What you should do:
Reproduce the material below in full, swapping "blue jeans" for "denim trousers" wherever it occurs and leaving everything else unchanged.

(Extracted data entries)
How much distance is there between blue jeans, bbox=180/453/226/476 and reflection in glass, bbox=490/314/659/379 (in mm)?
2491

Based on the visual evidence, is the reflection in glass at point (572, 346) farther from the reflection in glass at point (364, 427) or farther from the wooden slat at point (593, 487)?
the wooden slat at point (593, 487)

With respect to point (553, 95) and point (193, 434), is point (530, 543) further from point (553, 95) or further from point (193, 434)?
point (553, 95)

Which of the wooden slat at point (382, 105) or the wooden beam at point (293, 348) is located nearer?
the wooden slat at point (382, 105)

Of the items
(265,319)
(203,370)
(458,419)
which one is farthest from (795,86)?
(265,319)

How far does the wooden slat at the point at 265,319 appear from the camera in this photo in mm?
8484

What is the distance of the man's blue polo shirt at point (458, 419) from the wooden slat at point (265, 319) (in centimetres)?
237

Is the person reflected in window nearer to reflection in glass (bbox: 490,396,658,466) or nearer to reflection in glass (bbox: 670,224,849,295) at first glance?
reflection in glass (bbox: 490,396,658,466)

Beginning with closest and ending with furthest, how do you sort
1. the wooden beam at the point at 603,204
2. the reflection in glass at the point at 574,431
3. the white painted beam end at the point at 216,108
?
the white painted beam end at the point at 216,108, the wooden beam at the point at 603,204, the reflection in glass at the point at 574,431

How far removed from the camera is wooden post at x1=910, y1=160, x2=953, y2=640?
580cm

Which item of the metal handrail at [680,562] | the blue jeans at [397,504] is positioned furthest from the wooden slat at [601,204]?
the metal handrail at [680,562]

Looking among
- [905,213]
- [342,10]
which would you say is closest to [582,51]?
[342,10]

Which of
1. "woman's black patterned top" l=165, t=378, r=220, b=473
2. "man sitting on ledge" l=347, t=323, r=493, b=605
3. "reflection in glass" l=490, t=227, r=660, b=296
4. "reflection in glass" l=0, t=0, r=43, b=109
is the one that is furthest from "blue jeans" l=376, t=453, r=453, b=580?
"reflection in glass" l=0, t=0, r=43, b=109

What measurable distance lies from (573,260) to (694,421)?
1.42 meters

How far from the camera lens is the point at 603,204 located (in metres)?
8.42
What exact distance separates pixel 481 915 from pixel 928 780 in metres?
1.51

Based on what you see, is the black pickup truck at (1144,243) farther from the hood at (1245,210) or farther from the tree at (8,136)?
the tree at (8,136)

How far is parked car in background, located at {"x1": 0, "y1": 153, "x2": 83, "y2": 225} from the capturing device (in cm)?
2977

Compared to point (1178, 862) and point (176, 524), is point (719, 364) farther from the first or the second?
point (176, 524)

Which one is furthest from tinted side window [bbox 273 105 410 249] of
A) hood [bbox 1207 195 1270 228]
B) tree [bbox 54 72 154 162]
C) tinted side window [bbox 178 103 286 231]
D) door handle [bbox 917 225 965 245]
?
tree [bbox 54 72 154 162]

Answer to this problem:
How much distance is there between denim trousers, bbox=180/453/226/476 and reflection in glass, bbox=490/314/659/379 (in mm)?
2491

Based on the visual evidence, is the reflection in glass at point (572, 346) farther from the reflection in glass at point (364, 427) or farther from the wooden slat at point (593, 487)?
the wooden slat at point (593, 487)

With respect to point (553, 95) and point (193, 434), is point (530, 543) further from point (553, 95) or further from point (193, 434)?
point (553, 95)

Which of the wooden slat at point (382, 105) or the wooden beam at point (293, 348) is located nearer?
the wooden slat at point (382, 105)

Of the items
(265,319)
(203,370)
(458,419)
which one is farthest from (795,86)?
(265,319)

How far does the wooden slat at the point at 265,319 appear from the camera in this photo in mm?
8484

What is the distance of the man's blue polo shirt at point (458, 419) from the wooden slat at point (265, 319) (in centimetres)?
237

Is the person reflected in window nearer to reflection in glass (bbox: 490,396,658,466) or nearer to reflection in glass (bbox: 670,224,849,295) at first glance?
reflection in glass (bbox: 490,396,658,466)

Beginning with closest and ending with furthest, how do you sort
1. the wooden beam at the point at 603,204
2. the reflection in glass at the point at 574,431
3. the white painted beam end at the point at 216,108
?
the white painted beam end at the point at 216,108, the wooden beam at the point at 603,204, the reflection in glass at the point at 574,431

How far removed from the camera is wooden post at x1=910, y1=160, x2=953, y2=640?
580cm

Which item of the metal handrail at [680,562] | the denim trousers at [397,504] is positioned furthest from the wooden slat at [601,204]?
the metal handrail at [680,562]

Looking among
- [905,213]
- [342,10]
which would you say is closest to [582,51]?
[342,10]

Which of
1. "woman's black patterned top" l=165, t=378, r=220, b=473
2. "man sitting on ledge" l=347, t=323, r=493, b=605
3. "reflection in glass" l=490, t=227, r=660, b=296
4. "reflection in glass" l=0, t=0, r=43, b=109
is the one that is furthest from "denim trousers" l=376, t=453, r=453, b=580?
"reflection in glass" l=0, t=0, r=43, b=109

What measurable distance lies from (573,260) to (694,421)?
1.42 meters

How far from the camera lens is the point at 603,204 located (in metres)?
8.42
What exact distance separates pixel 481 915 from pixel 928 780 in metres?
1.51

Based on what you see, is the black pickup truck at (1144,243) farther from the hood at (1245,210) or farther from the tree at (8,136)?
the tree at (8,136)

How far is parked car in background, located at {"x1": 0, "y1": 153, "x2": 83, "y2": 225} from the capturing device (in cm)?
2977

Compared to point (1178, 862) and point (176, 524), is point (719, 364) farther from the first or the second?
point (176, 524)

Which one is furthest from tinted side window [bbox 273 105 410 249] of
A) hood [bbox 1207 195 1270 228]
B) tree [bbox 54 72 154 162]
C) tinted side window [bbox 178 103 286 231]
D) door handle [bbox 917 225 965 245]
?
tree [bbox 54 72 154 162]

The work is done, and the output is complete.